(Spatial relationship records)
START

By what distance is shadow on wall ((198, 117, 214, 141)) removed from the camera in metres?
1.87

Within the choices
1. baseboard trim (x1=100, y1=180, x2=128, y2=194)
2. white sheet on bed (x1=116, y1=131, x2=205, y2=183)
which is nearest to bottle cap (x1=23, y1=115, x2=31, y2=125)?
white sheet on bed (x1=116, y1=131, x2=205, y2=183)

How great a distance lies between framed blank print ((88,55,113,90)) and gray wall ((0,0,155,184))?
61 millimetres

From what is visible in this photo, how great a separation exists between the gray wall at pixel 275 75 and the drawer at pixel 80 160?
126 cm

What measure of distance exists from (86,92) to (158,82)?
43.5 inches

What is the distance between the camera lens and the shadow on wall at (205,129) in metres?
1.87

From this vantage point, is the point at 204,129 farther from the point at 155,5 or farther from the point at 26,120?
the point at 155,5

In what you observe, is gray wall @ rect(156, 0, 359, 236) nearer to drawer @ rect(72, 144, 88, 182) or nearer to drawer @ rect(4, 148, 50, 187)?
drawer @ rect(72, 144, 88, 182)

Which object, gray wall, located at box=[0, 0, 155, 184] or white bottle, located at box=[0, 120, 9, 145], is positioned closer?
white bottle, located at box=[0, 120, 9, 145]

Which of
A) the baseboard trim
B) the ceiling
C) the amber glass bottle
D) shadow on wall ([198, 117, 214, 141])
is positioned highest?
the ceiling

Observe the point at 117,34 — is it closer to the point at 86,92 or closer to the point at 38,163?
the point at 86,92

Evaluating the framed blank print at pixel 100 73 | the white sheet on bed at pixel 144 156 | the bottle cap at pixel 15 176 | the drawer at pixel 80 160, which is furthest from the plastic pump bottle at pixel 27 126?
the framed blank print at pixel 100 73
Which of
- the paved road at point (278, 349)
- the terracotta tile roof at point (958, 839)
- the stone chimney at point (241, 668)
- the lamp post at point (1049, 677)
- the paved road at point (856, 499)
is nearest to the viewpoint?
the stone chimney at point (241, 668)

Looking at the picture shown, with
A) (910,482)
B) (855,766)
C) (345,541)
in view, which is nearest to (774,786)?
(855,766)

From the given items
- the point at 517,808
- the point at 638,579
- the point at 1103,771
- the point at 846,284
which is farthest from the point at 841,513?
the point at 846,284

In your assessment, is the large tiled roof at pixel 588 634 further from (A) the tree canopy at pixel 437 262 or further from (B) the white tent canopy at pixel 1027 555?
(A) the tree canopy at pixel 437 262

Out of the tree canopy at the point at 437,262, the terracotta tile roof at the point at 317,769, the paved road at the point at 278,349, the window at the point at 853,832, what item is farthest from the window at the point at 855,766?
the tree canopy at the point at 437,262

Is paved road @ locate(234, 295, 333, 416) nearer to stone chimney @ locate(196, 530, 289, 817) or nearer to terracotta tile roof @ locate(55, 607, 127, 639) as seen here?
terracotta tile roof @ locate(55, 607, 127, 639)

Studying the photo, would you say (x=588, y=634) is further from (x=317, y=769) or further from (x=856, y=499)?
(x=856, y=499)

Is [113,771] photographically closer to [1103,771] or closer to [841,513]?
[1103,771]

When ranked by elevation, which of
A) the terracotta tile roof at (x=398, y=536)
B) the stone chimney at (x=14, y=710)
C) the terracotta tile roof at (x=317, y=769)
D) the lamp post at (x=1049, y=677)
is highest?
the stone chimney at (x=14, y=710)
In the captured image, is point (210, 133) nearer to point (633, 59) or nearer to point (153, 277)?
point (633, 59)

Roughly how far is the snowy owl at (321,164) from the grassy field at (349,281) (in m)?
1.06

END

> _Description of the task_: Extract all of the data above and output it character for character.

> _Written answer_:
By what distance is shadow on wall ((198, 117, 214, 141)) removed from the camera in metres?
1.87

Within the choices
1. baseboard trim (x1=100, y1=180, x2=128, y2=194)
2. white sheet on bed (x1=116, y1=131, x2=205, y2=183)
which is nearest to bottle cap (x1=23, y1=115, x2=31, y2=125)?
white sheet on bed (x1=116, y1=131, x2=205, y2=183)

How great a distance lies between framed blank print ((88,55,113,90)) and gray wall ((0,0,155,184))?
61 millimetres

From what is visible in this photo, how great a separation exists between the gray wall at pixel 275 75 and the drawer at pixel 80 160?
126 cm

What measure of distance exists from (86,92) to (158,82)?
43.5 inches

What is the distance between the camera lens and the shadow on wall at (205,129) in metres?
1.87

From this vantage point, is the point at 204,129 farther from the point at 155,5 or farther from the point at 26,120?
the point at 155,5

In what you observe, is gray wall @ rect(156, 0, 359, 236) nearer to drawer @ rect(72, 144, 88, 182) or nearer to drawer @ rect(4, 148, 50, 187)?
drawer @ rect(72, 144, 88, 182)

Which object, gray wall, located at box=[0, 0, 155, 184] or white bottle, located at box=[0, 120, 9, 145], is positioned closer?
white bottle, located at box=[0, 120, 9, 145]

Which of
A) the baseboard trim
B) the ceiling
C) the amber glass bottle
D) shadow on wall ([198, 117, 214, 141])
is positioned highest?
the ceiling

Observe the point at 117,34 — is it closer to the point at 86,92 or closer to the point at 38,163?
the point at 86,92

Evaluating the framed blank print at pixel 100 73 | the white sheet on bed at pixel 144 156 | the bottle cap at pixel 15 176 | the drawer at pixel 80 160, which is furthest from the plastic pump bottle at pixel 27 126?
the framed blank print at pixel 100 73
Which of
- the paved road at point (278, 349)
- the terracotta tile roof at point (958, 839)
- the stone chimney at point (241, 668)
- the lamp post at point (1049, 677)
- the paved road at point (856, 499)
is nearest to the viewpoint?
the stone chimney at point (241, 668)

Looking at the picture shown, with
A) (910,482)
B) (855,766)
C) (345,541)
in view, which is nearest to (774,786)?
(855,766)

From the given items
- the point at 517,808
- the point at 638,579
- the point at 1103,771
- the point at 846,284
which is farthest from the point at 841,513?
the point at 846,284

In your assessment, is the large tiled roof at pixel 588 634 further from (A) the tree canopy at pixel 437 262 or further from (B) the white tent canopy at pixel 1027 555?
(A) the tree canopy at pixel 437 262

Out of the tree canopy at the point at 437,262, the terracotta tile roof at the point at 317,769, the paved road at the point at 278,349, the window at the point at 853,832, what item is farthest from the window at the point at 855,766?
the tree canopy at the point at 437,262

Is paved road @ locate(234, 295, 333, 416) nearer to stone chimney @ locate(196, 530, 289, 817) or nearer to terracotta tile roof @ locate(55, 607, 127, 639) as seen here?
terracotta tile roof @ locate(55, 607, 127, 639)

Studying the photo, would you say (x=588, y=634) is further from (x=317, y=769) or further from (x=856, y=499)?
(x=856, y=499)

Is [113,771] photographically closer to [1103,771] or closer to [841,513]?
[1103,771]

When ranked by elevation, which of
A) the terracotta tile roof at (x=398, y=536)
B) the stone chimney at (x=14, y=710)
C) the terracotta tile roof at (x=317, y=769)
D) the lamp post at (x=1049, y=677)
is highest?
the stone chimney at (x=14, y=710)
In the captured image, is point (210, 133) nearer to point (633, 59) or nearer to point (153, 277)?
point (633, 59)

Roughly how far is the snowy owl at (321,164) from the grassy field at (349,281) (in m)?
1.06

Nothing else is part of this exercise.